I felt compelled to write about a topic known as the Mom Bag after writing my last blog, ILostMyS#$TatToysRUs. The Mom Bag saved my Christmas after all, and it deserves a little recognition.
For anyone who isn’t sure, you don’t make a Mom Bag, a Mom Bag makes itself. After you have a child you have something called a diaper bag, out of this evolves the Mom Bag.
A Mom Bag has a variety of items, and can hold up to and including the weight of at least one of your children. It is thoroughly indestructible.
It has various clothing options for every type of apocalyptic climate change you could fathom. With the general “end of the world” theme, you will also find full meals and drinks that if rationed out could keep you alive for days on end, or at least, your child relatively calm on a mall trip.
I won’t forget to mention the medical supplies; band aids, fever reducers, alcohol swabs, and leftover antibiotics. There are at least two sippy cups, from various stages in your child’s development, and there are miscellaneous restaurant crayons. Mom Bags hold your car keys; you just will never find them. Your cell phone will ring at the bottom of your Mom Bag; it will come out with a sticky substance all over it. Mom Bags have your stuff in them also; make up, wallet, etc. However, whatever that sticky substance is, will totally be all over it. There is at least one dollar worth of pennies hanging out in the very bottom of the Mom Bag, but you’ll never use them, because of that damn sticky stuff.

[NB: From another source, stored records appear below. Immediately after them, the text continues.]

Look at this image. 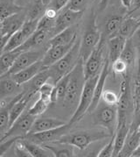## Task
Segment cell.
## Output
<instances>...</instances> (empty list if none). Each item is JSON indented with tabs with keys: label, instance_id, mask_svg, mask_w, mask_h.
Segmentation results:
<instances>
[{
	"label": "cell",
	"instance_id": "28",
	"mask_svg": "<svg viewBox=\"0 0 140 157\" xmlns=\"http://www.w3.org/2000/svg\"><path fill=\"white\" fill-rule=\"evenodd\" d=\"M124 18L121 15H113L106 19L104 23V38H110L116 35L121 27Z\"/></svg>",
	"mask_w": 140,
	"mask_h": 157
},
{
	"label": "cell",
	"instance_id": "8",
	"mask_svg": "<svg viewBox=\"0 0 140 157\" xmlns=\"http://www.w3.org/2000/svg\"><path fill=\"white\" fill-rule=\"evenodd\" d=\"M26 20V12L24 11L15 13L1 20V49H3L6 47L9 39L23 26Z\"/></svg>",
	"mask_w": 140,
	"mask_h": 157
},
{
	"label": "cell",
	"instance_id": "31",
	"mask_svg": "<svg viewBox=\"0 0 140 157\" xmlns=\"http://www.w3.org/2000/svg\"><path fill=\"white\" fill-rule=\"evenodd\" d=\"M28 38L29 37L20 28L19 31L16 32L13 36L9 39L7 44L3 49H1V52L15 50V49L19 48V47H21L28 40Z\"/></svg>",
	"mask_w": 140,
	"mask_h": 157
},
{
	"label": "cell",
	"instance_id": "20",
	"mask_svg": "<svg viewBox=\"0 0 140 157\" xmlns=\"http://www.w3.org/2000/svg\"><path fill=\"white\" fill-rule=\"evenodd\" d=\"M77 25H72L68 28L57 33L53 37H52L48 42L49 47L53 46H60V45H66L75 42L78 39L77 34Z\"/></svg>",
	"mask_w": 140,
	"mask_h": 157
},
{
	"label": "cell",
	"instance_id": "37",
	"mask_svg": "<svg viewBox=\"0 0 140 157\" xmlns=\"http://www.w3.org/2000/svg\"><path fill=\"white\" fill-rule=\"evenodd\" d=\"M69 82V74L63 76L59 82L55 84L58 92V102H62L67 92V89Z\"/></svg>",
	"mask_w": 140,
	"mask_h": 157
},
{
	"label": "cell",
	"instance_id": "33",
	"mask_svg": "<svg viewBox=\"0 0 140 157\" xmlns=\"http://www.w3.org/2000/svg\"><path fill=\"white\" fill-rule=\"evenodd\" d=\"M46 6L42 2V0H37L30 4V7L26 11V19L33 20V19H40L45 14L46 10Z\"/></svg>",
	"mask_w": 140,
	"mask_h": 157
},
{
	"label": "cell",
	"instance_id": "50",
	"mask_svg": "<svg viewBox=\"0 0 140 157\" xmlns=\"http://www.w3.org/2000/svg\"><path fill=\"white\" fill-rule=\"evenodd\" d=\"M121 4L124 8H126L128 11L130 12L131 9V6H132V0H120Z\"/></svg>",
	"mask_w": 140,
	"mask_h": 157
},
{
	"label": "cell",
	"instance_id": "1",
	"mask_svg": "<svg viewBox=\"0 0 140 157\" xmlns=\"http://www.w3.org/2000/svg\"><path fill=\"white\" fill-rule=\"evenodd\" d=\"M85 74H84V62L81 58L76 67L69 73V82L67 89L65 98L62 100L63 105L68 111L76 112L79 105L81 95L85 84Z\"/></svg>",
	"mask_w": 140,
	"mask_h": 157
},
{
	"label": "cell",
	"instance_id": "7",
	"mask_svg": "<svg viewBox=\"0 0 140 157\" xmlns=\"http://www.w3.org/2000/svg\"><path fill=\"white\" fill-rule=\"evenodd\" d=\"M99 75L89 78L85 81L83 92L81 95V98L79 101V105L77 106L76 112L73 113V115L70 119V124L74 125L75 123L80 121L83 119V116L89 112L90 105H91L92 101H93L94 92H95L96 83H97L98 79H99Z\"/></svg>",
	"mask_w": 140,
	"mask_h": 157
},
{
	"label": "cell",
	"instance_id": "32",
	"mask_svg": "<svg viewBox=\"0 0 140 157\" xmlns=\"http://www.w3.org/2000/svg\"><path fill=\"white\" fill-rule=\"evenodd\" d=\"M0 6H1V20L15 13L24 11L23 7L17 5L13 0H0Z\"/></svg>",
	"mask_w": 140,
	"mask_h": 157
},
{
	"label": "cell",
	"instance_id": "53",
	"mask_svg": "<svg viewBox=\"0 0 140 157\" xmlns=\"http://www.w3.org/2000/svg\"><path fill=\"white\" fill-rule=\"evenodd\" d=\"M131 157H140V145L136 148V150L132 153Z\"/></svg>",
	"mask_w": 140,
	"mask_h": 157
},
{
	"label": "cell",
	"instance_id": "41",
	"mask_svg": "<svg viewBox=\"0 0 140 157\" xmlns=\"http://www.w3.org/2000/svg\"><path fill=\"white\" fill-rule=\"evenodd\" d=\"M91 0H70L69 3L66 7L74 11L85 12L87 7L89 6Z\"/></svg>",
	"mask_w": 140,
	"mask_h": 157
},
{
	"label": "cell",
	"instance_id": "29",
	"mask_svg": "<svg viewBox=\"0 0 140 157\" xmlns=\"http://www.w3.org/2000/svg\"><path fill=\"white\" fill-rule=\"evenodd\" d=\"M21 141L25 146L26 150L31 155V157H52L53 156L51 151L46 149L42 145L37 144L26 138L21 139Z\"/></svg>",
	"mask_w": 140,
	"mask_h": 157
},
{
	"label": "cell",
	"instance_id": "2",
	"mask_svg": "<svg viewBox=\"0 0 140 157\" xmlns=\"http://www.w3.org/2000/svg\"><path fill=\"white\" fill-rule=\"evenodd\" d=\"M80 45L81 39L78 38L72 48L68 52V54H66L57 63L53 64L48 68L50 73V82L53 84H56L63 76L69 74L76 67L77 63L81 59Z\"/></svg>",
	"mask_w": 140,
	"mask_h": 157
},
{
	"label": "cell",
	"instance_id": "5",
	"mask_svg": "<svg viewBox=\"0 0 140 157\" xmlns=\"http://www.w3.org/2000/svg\"><path fill=\"white\" fill-rule=\"evenodd\" d=\"M122 76L119 101L117 104L118 123L129 121V116L131 113H133L134 111V94L131 90V75L127 71L125 74L122 75Z\"/></svg>",
	"mask_w": 140,
	"mask_h": 157
},
{
	"label": "cell",
	"instance_id": "43",
	"mask_svg": "<svg viewBox=\"0 0 140 157\" xmlns=\"http://www.w3.org/2000/svg\"><path fill=\"white\" fill-rule=\"evenodd\" d=\"M23 137H12V138L6 139L1 140V144H0V156L5 155V154L7 151L9 150L13 145L16 144V142L22 139Z\"/></svg>",
	"mask_w": 140,
	"mask_h": 157
},
{
	"label": "cell",
	"instance_id": "25",
	"mask_svg": "<svg viewBox=\"0 0 140 157\" xmlns=\"http://www.w3.org/2000/svg\"><path fill=\"white\" fill-rule=\"evenodd\" d=\"M140 26V18L137 19L134 18L131 15H126L124 18L123 23H122L121 27L119 29V32L117 34L121 35L126 40L131 39L133 36V34L139 28Z\"/></svg>",
	"mask_w": 140,
	"mask_h": 157
},
{
	"label": "cell",
	"instance_id": "12",
	"mask_svg": "<svg viewBox=\"0 0 140 157\" xmlns=\"http://www.w3.org/2000/svg\"><path fill=\"white\" fill-rule=\"evenodd\" d=\"M72 126L73 125L68 122L63 126L54 128V129L36 132V133H28L25 138L39 145L50 143L53 141H57L58 140H60L63 135L68 133V131L71 129Z\"/></svg>",
	"mask_w": 140,
	"mask_h": 157
},
{
	"label": "cell",
	"instance_id": "24",
	"mask_svg": "<svg viewBox=\"0 0 140 157\" xmlns=\"http://www.w3.org/2000/svg\"><path fill=\"white\" fill-rule=\"evenodd\" d=\"M42 146L46 149L51 151L53 155L55 157H72L75 155L74 151V146L68 144V143H62L60 141H53L50 143L42 144Z\"/></svg>",
	"mask_w": 140,
	"mask_h": 157
},
{
	"label": "cell",
	"instance_id": "38",
	"mask_svg": "<svg viewBox=\"0 0 140 157\" xmlns=\"http://www.w3.org/2000/svg\"><path fill=\"white\" fill-rule=\"evenodd\" d=\"M102 100L104 104L109 105H117L119 96L111 90H104L102 95Z\"/></svg>",
	"mask_w": 140,
	"mask_h": 157
},
{
	"label": "cell",
	"instance_id": "9",
	"mask_svg": "<svg viewBox=\"0 0 140 157\" xmlns=\"http://www.w3.org/2000/svg\"><path fill=\"white\" fill-rule=\"evenodd\" d=\"M103 51H104V38L102 37L98 47L93 51L90 56L84 63V74L86 80L100 75L106 60V57H104L103 56Z\"/></svg>",
	"mask_w": 140,
	"mask_h": 157
},
{
	"label": "cell",
	"instance_id": "6",
	"mask_svg": "<svg viewBox=\"0 0 140 157\" xmlns=\"http://www.w3.org/2000/svg\"><path fill=\"white\" fill-rule=\"evenodd\" d=\"M95 125L105 128L112 136L115 134L118 123L117 105H102L96 107L92 114Z\"/></svg>",
	"mask_w": 140,
	"mask_h": 157
},
{
	"label": "cell",
	"instance_id": "49",
	"mask_svg": "<svg viewBox=\"0 0 140 157\" xmlns=\"http://www.w3.org/2000/svg\"><path fill=\"white\" fill-rule=\"evenodd\" d=\"M140 9V0H132V6H131V9L127 15H131L132 13H134L135 11Z\"/></svg>",
	"mask_w": 140,
	"mask_h": 157
},
{
	"label": "cell",
	"instance_id": "54",
	"mask_svg": "<svg viewBox=\"0 0 140 157\" xmlns=\"http://www.w3.org/2000/svg\"><path fill=\"white\" fill-rule=\"evenodd\" d=\"M52 0H42V2L45 4V6H48L49 5H50V3H51Z\"/></svg>",
	"mask_w": 140,
	"mask_h": 157
},
{
	"label": "cell",
	"instance_id": "56",
	"mask_svg": "<svg viewBox=\"0 0 140 157\" xmlns=\"http://www.w3.org/2000/svg\"><path fill=\"white\" fill-rule=\"evenodd\" d=\"M138 132H139V133H140V126H139V127H138Z\"/></svg>",
	"mask_w": 140,
	"mask_h": 157
},
{
	"label": "cell",
	"instance_id": "13",
	"mask_svg": "<svg viewBox=\"0 0 140 157\" xmlns=\"http://www.w3.org/2000/svg\"><path fill=\"white\" fill-rule=\"evenodd\" d=\"M83 13L84 12L74 11L68 7H65L60 11L56 18L54 29L53 31V37L70 26L77 25L79 20L83 18Z\"/></svg>",
	"mask_w": 140,
	"mask_h": 157
},
{
	"label": "cell",
	"instance_id": "23",
	"mask_svg": "<svg viewBox=\"0 0 140 157\" xmlns=\"http://www.w3.org/2000/svg\"><path fill=\"white\" fill-rule=\"evenodd\" d=\"M130 126H131V123H129V121H123L117 124L116 132L113 135L115 144L114 156H118L119 153L123 149L129 132H130Z\"/></svg>",
	"mask_w": 140,
	"mask_h": 157
},
{
	"label": "cell",
	"instance_id": "17",
	"mask_svg": "<svg viewBox=\"0 0 140 157\" xmlns=\"http://www.w3.org/2000/svg\"><path fill=\"white\" fill-rule=\"evenodd\" d=\"M109 64H110V62L109 60V57L107 56L104 65L102 67V71H101L100 75H99L98 82L96 83L95 92H94V98H93L92 104H91L90 108H89V113L93 112L96 107L98 106V105L100 104V100L102 99V95L104 91V86L106 83V80H107L108 75L109 74Z\"/></svg>",
	"mask_w": 140,
	"mask_h": 157
},
{
	"label": "cell",
	"instance_id": "10",
	"mask_svg": "<svg viewBox=\"0 0 140 157\" xmlns=\"http://www.w3.org/2000/svg\"><path fill=\"white\" fill-rule=\"evenodd\" d=\"M49 46L44 47L42 48L38 49H32V50H27L21 52L19 57L17 58L16 62L14 63L12 69L8 72L9 74H14L17 73L22 69H26L27 67L31 66L39 61H41L42 58L44 57L45 53L48 49Z\"/></svg>",
	"mask_w": 140,
	"mask_h": 157
},
{
	"label": "cell",
	"instance_id": "35",
	"mask_svg": "<svg viewBox=\"0 0 140 157\" xmlns=\"http://www.w3.org/2000/svg\"><path fill=\"white\" fill-rule=\"evenodd\" d=\"M49 105L50 104L48 102L45 101L44 99H42L41 98L39 97L38 99L32 103V105L27 109V111L32 115L39 117V116L42 115L46 111V109H47Z\"/></svg>",
	"mask_w": 140,
	"mask_h": 157
},
{
	"label": "cell",
	"instance_id": "30",
	"mask_svg": "<svg viewBox=\"0 0 140 157\" xmlns=\"http://www.w3.org/2000/svg\"><path fill=\"white\" fill-rule=\"evenodd\" d=\"M138 49L135 47V45L131 41V40L128 39L125 47H124L121 56H120V58L127 63L129 69L134 66V64L136 63V60L138 59Z\"/></svg>",
	"mask_w": 140,
	"mask_h": 157
},
{
	"label": "cell",
	"instance_id": "55",
	"mask_svg": "<svg viewBox=\"0 0 140 157\" xmlns=\"http://www.w3.org/2000/svg\"><path fill=\"white\" fill-rule=\"evenodd\" d=\"M35 1H37V0H29L30 4H31V3H33V2H35Z\"/></svg>",
	"mask_w": 140,
	"mask_h": 157
},
{
	"label": "cell",
	"instance_id": "19",
	"mask_svg": "<svg viewBox=\"0 0 140 157\" xmlns=\"http://www.w3.org/2000/svg\"><path fill=\"white\" fill-rule=\"evenodd\" d=\"M45 69H47V68H45L43 63H42V60H41V61H39L34 64H32L31 66L27 67L26 69H22V70H20L17 73L11 74V75H12V77L13 79L19 84L23 85L28 81H30L32 77H34L41 70H43Z\"/></svg>",
	"mask_w": 140,
	"mask_h": 157
},
{
	"label": "cell",
	"instance_id": "21",
	"mask_svg": "<svg viewBox=\"0 0 140 157\" xmlns=\"http://www.w3.org/2000/svg\"><path fill=\"white\" fill-rule=\"evenodd\" d=\"M127 40L119 34L108 39V57L110 63L118 59L123 50Z\"/></svg>",
	"mask_w": 140,
	"mask_h": 157
},
{
	"label": "cell",
	"instance_id": "16",
	"mask_svg": "<svg viewBox=\"0 0 140 157\" xmlns=\"http://www.w3.org/2000/svg\"><path fill=\"white\" fill-rule=\"evenodd\" d=\"M76 41L69 44L49 47L48 49L45 53L44 57L42 58V63L45 68H49L51 65L57 63L59 60H61L72 48Z\"/></svg>",
	"mask_w": 140,
	"mask_h": 157
},
{
	"label": "cell",
	"instance_id": "39",
	"mask_svg": "<svg viewBox=\"0 0 140 157\" xmlns=\"http://www.w3.org/2000/svg\"><path fill=\"white\" fill-rule=\"evenodd\" d=\"M54 86H55V84H53L50 81L46 82L41 88L39 89V97L41 98L42 99H44L45 101L48 102L49 104H51L50 98H51L52 91H53V90L54 88Z\"/></svg>",
	"mask_w": 140,
	"mask_h": 157
},
{
	"label": "cell",
	"instance_id": "40",
	"mask_svg": "<svg viewBox=\"0 0 140 157\" xmlns=\"http://www.w3.org/2000/svg\"><path fill=\"white\" fill-rule=\"evenodd\" d=\"M111 63H112L111 69H112V71L114 72V74L123 75L129 70V67H128L127 63H125L123 60H122L120 57Z\"/></svg>",
	"mask_w": 140,
	"mask_h": 157
},
{
	"label": "cell",
	"instance_id": "34",
	"mask_svg": "<svg viewBox=\"0 0 140 157\" xmlns=\"http://www.w3.org/2000/svg\"><path fill=\"white\" fill-rule=\"evenodd\" d=\"M0 113V139H2L11 127L10 123V115H9V107L1 108Z\"/></svg>",
	"mask_w": 140,
	"mask_h": 157
},
{
	"label": "cell",
	"instance_id": "45",
	"mask_svg": "<svg viewBox=\"0 0 140 157\" xmlns=\"http://www.w3.org/2000/svg\"><path fill=\"white\" fill-rule=\"evenodd\" d=\"M134 105H140V75H137L133 89Z\"/></svg>",
	"mask_w": 140,
	"mask_h": 157
},
{
	"label": "cell",
	"instance_id": "47",
	"mask_svg": "<svg viewBox=\"0 0 140 157\" xmlns=\"http://www.w3.org/2000/svg\"><path fill=\"white\" fill-rule=\"evenodd\" d=\"M59 13H60V12H58L57 10H55L54 8L47 6L46 7V12H45L44 15H46V17H48V18H50V19H56Z\"/></svg>",
	"mask_w": 140,
	"mask_h": 157
},
{
	"label": "cell",
	"instance_id": "26",
	"mask_svg": "<svg viewBox=\"0 0 140 157\" xmlns=\"http://www.w3.org/2000/svg\"><path fill=\"white\" fill-rule=\"evenodd\" d=\"M140 145V133L138 130L130 131L127 139L125 140L124 146L121 152L119 153L118 157H131L132 153Z\"/></svg>",
	"mask_w": 140,
	"mask_h": 157
},
{
	"label": "cell",
	"instance_id": "15",
	"mask_svg": "<svg viewBox=\"0 0 140 157\" xmlns=\"http://www.w3.org/2000/svg\"><path fill=\"white\" fill-rule=\"evenodd\" d=\"M24 91L23 85H20L16 82L12 75L6 73L0 77V97L1 98H12L20 94Z\"/></svg>",
	"mask_w": 140,
	"mask_h": 157
},
{
	"label": "cell",
	"instance_id": "57",
	"mask_svg": "<svg viewBox=\"0 0 140 157\" xmlns=\"http://www.w3.org/2000/svg\"><path fill=\"white\" fill-rule=\"evenodd\" d=\"M13 1H14V2H15V1H16V0H13Z\"/></svg>",
	"mask_w": 140,
	"mask_h": 157
},
{
	"label": "cell",
	"instance_id": "44",
	"mask_svg": "<svg viewBox=\"0 0 140 157\" xmlns=\"http://www.w3.org/2000/svg\"><path fill=\"white\" fill-rule=\"evenodd\" d=\"M132 114L133 116L130 126V131H136L140 126V105H134V111Z\"/></svg>",
	"mask_w": 140,
	"mask_h": 157
},
{
	"label": "cell",
	"instance_id": "4",
	"mask_svg": "<svg viewBox=\"0 0 140 157\" xmlns=\"http://www.w3.org/2000/svg\"><path fill=\"white\" fill-rule=\"evenodd\" d=\"M102 38V34L96 24V13L94 10H92L91 14L89 15L85 31L81 39L80 55L84 63L90 56L93 51L98 47Z\"/></svg>",
	"mask_w": 140,
	"mask_h": 157
},
{
	"label": "cell",
	"instance_id": "11",
	"mask_svg": "<svg viewBox=\"0 0 140 157\" xmlns=\"http://www.w3.org/2000/svg\"><path fill=\"white\" fill-rule=\"evenodd\" d=\"M36 119H37L36 116L32 115L31 113H28V111H26L13 123V126L10 127L9 131L6 132V134L3 138L1 139V140L8 138H12V137L25 138L31 131L32 125Z\"/></svg>",
	"mask_w": 140,
	"mask_h": 157
},
{
	"label": "cell",
	"instance_id": "3",
	"mask_svg": "<svg viewBox=\"0 0 140 157\" xmlns=\"http://www.w3.org/2000/svg\"><path fill=\"white\" fill-rule=\"evenodd\" d=\"M110 137H112V135L106 129H92L67 133L60 140H58L57 141L72 145L80 150H85L94 142H97L99 140H102Z\"/></svg>",
	"mask_w": 140,
	"mask_h": 157
},
{
	"label": "cell",
	"instance_id": "42",
	"mask_svg": "<svg viewBox=\"0 0 140 157\" xmlns=\"http://www.w3.org/2000/svg\"><path fill=\"white\" fill-rule=\"evenodd\" d=\"M115 144H114V136L109 141L108 143L104 145L99 151L98 155L99 157H112L114 156Z\"/></svg>",
	"mask_w": 140,
	"mask_h": 157
},
{
	"label": "cell",
	"instance_id": "18",
	"mask_svg": "<svg viewBox=\"0 0 140 157\" xmlns=\"http://www.w3.org/2000/svg\"><path fill=\"white\" fill-rule=\"evenodd\" d=\"M50 80V73L48 68L41 70L39 74L32 77L30 81L23 84L24 91L27 94L37 95L39 94V90L45 83Z\"/></svg>",
	"mask_w": 140,
	"mask_h": 157
},
{
	"label": "cell",
	"instance_id": "46",
	"mask_svg": "<svg viewBox=\"0 0 140 157\" xmlns=\"http://www.w3.org/2000/svg\"><path fill=\"white\" fill-rule=\"evenodd\" d=\"M69 1L70 0H52L49 6L53 7L55 10H57L58 12H60L68 6Z\"/></svg>",
	"mask_w": 140,
	"mask_h": 157
},
{
	"label": "cell",
	"instance_id": "14",
	"mask_svg": "<svg viewBox=\"0 0 140 157\" xmlns=\"http://www.w3.org/2000/svg\"><path fill=\"white\" fill-rule=\"evenodd\" d=\"M51 38L52 35L49 32L37 29V31L28 38V40L26 42L17 49L20 52H24V51L32 50V49L42 48L44 47L49 46L48 42Z\"/></svg>",
	"mask_w": 140,
	"mask_h": 157
},
{
	"label": "cell",
	"instance_id": "52",
	"mask_svg": "<svg viewBox=\"0 0 140 157\" xmlns=\"http://www.w3.org/2000/svg\"><path fill=\"white\" fill-rule=\"evenodd\" d=\"M137 75H140V48L138 52V59H137Z\"/></svg>",
	"mask_w": 140,
	"mask_h": 157
},
{
	"label": "cell",
	"instance_id": "48",
	"mask_svg": "<svg viewBox=\"0 0 140 157\" xmlns=\"http://www.w3.org/2000/svg\"><path fill=\"white\" fill-rule=\"evenodd\" d=\"M131 41L133 42V44L135 45V47L139 49L140 48V26L139 28L136 31V33L133 34V36L131 38Z\"/></svg>",
	"mask_w": 140,
	"mask_h": 157
},
{
	"label": "cell",
	"instance_id": "36",
	"mask_svg": "<svg viewBox=\"0 0 140 157\" xmlns=\"http://www.w3.org/2000/svg\"><path fill=\"white\" fill-rule=\"evenodd\" d=\"M55 22H56V19H50V18L46 17V15H43L41 17V19L39 20L37 29L49 32L53 37V31L55 26Z\"/></svg>",
	"mask_w": 140,
	"mask_h": 157
},
{
	"label": "cell",
	"instance_id": "51",
	"mask_svg": "<svg viewBox=\"0 0 140 157\" xmlns=\"http://www.w3.org/2000/svg\"><path fill=\"white\" fill-rule=\"evenodd\" d=\"M109 3H110V0H101L99 4V11L102 12L103 10H105Z\"/></svg>",
	"mask_w": 140,
	"mask_h": 157
},
{
	"label": "cell",
	"instance_id": "27",
	"mask_svg": "<svg viewBox=\"0 0 140 157\" xmlns=\"http://www.w3.org/2000/svg\"><path fill=\"white\" fill-rule=\"evenodd\" d=\"M20 51L18 49L12 51L1 52L0 57V74L1 75H5L10 71L17 58L20 55Z\"/></svg>",
	"mask_w": 140,
	"mask_h": 157
},
{
	"label": "cell",
	"instance_id": "22",
	"mask_svg": "<svg viewBox=\"0 0 140 157\" xmlns=\"http://www.w3.org/2000/svg\"><path fill=\"white\" fill-rule=\"evenodd\" d=\"M67 124L64 120L55 118H38L36 119L33 125L32 126V129L29 133H36V132H44L47 130L54 129L60 126H63Z\"/></svg>",
	"mask_w": 140,
	"mask_h": 157
}]
</instances>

If you happen to go somewhere without your child, you will bring your Mom Bag. This is because you yourself start to depend on the Mom Bag for your own needs. You start to wonder what you ever did before Mom Bag. How did you live your life without wet wipes? You need that sippy cup to take your vitamins. You start to shake if you touch something and cannot Purell afterwards. What if the sun gets too strong, and you need an SPF face stick? You realize that you have low blood sugar and those gummies that stick to the pennies in the bottom of your bag are necessary for moderately long car rides!
I don’t care how much you paid for your Mom Bag, they all look the same. So much so, that my husband took to going through another woman’s Mom Bag at the park the other day, thinking it was mine. He was looking for my car keys, but he didn’t find hers either.
Me and my awesome Mom Bag. Bre stares lovingly at it.